How does one compute frequency bandwidth based on FWHM

[TheCanadian]

In the following text the authors state:

"The full width at half maximum (FWHM) we measure is about 2 km/s"

and this is in the local standard of rest (LSR), $v_{LSR}$. I have seen basic doppler shift equations to convert from these velocities to frequency (shown below in link). Although if I consider the bandwidth to be 2 km/s and the frequency of 1720 MHz to correspond to ~-45 km/s, then the frequency bandwidth would be on the order of 100 MHz which doesn't seem to be quite right intuitively as masers are typically much narrower.
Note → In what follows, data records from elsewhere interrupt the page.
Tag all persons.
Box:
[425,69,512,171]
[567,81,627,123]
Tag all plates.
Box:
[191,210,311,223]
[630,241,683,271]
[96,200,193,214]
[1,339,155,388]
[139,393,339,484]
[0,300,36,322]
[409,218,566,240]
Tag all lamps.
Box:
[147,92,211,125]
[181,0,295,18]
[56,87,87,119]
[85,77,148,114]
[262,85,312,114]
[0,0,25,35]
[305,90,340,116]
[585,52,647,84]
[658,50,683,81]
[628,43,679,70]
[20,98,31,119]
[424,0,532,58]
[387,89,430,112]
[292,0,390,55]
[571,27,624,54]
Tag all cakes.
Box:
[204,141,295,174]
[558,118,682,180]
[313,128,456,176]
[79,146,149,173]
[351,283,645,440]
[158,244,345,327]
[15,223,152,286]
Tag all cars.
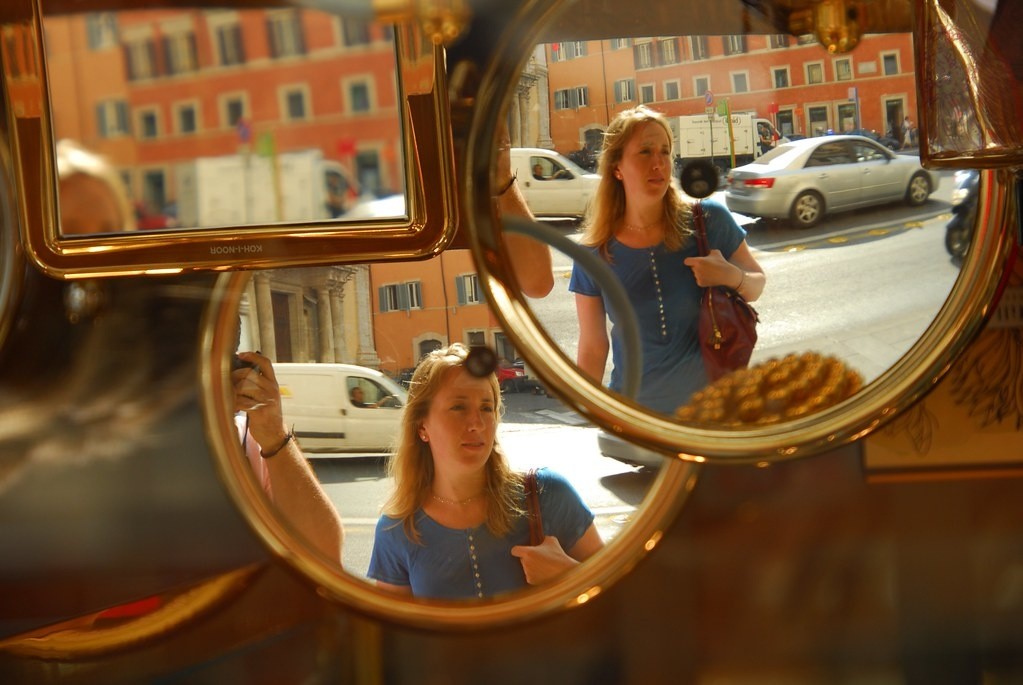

Also, in the paper, they state they observe another OH line at ~30 km/s so I don't believe my above interpretation is correct.

 

[Zeke137]

So, 1720 MHz is the OH transition emission frequency of interest. the $v_{LSR}$ of ~ -45km/s is the observed redshift of that frequency due to the relative motion of the intervening OH cloud, and the 2km/s bandwidth is the FWHM line width, which is rather more than the 0.5 to 0.7 km/s expected thermal line width, and which leads the authors to suggest that "we are most likely seeing a blend of several maser spots along the line of sight."

As you state, another OH line at $v_{LSR}$ ~ -30km/s was also discovered in observations of other PSR's, and also due to OH cloud(s) between those PSR's and earth.

EDIT: So, the 1720 MHz frequency, and the 2 km/s bandwidth, and the $v_{LSR}$ of ~-45 km/s or ~30 km/s are unrelated to each other, apart from their being indicators of relative bulk movement or of masing properties of objects in the line of sight of the observations.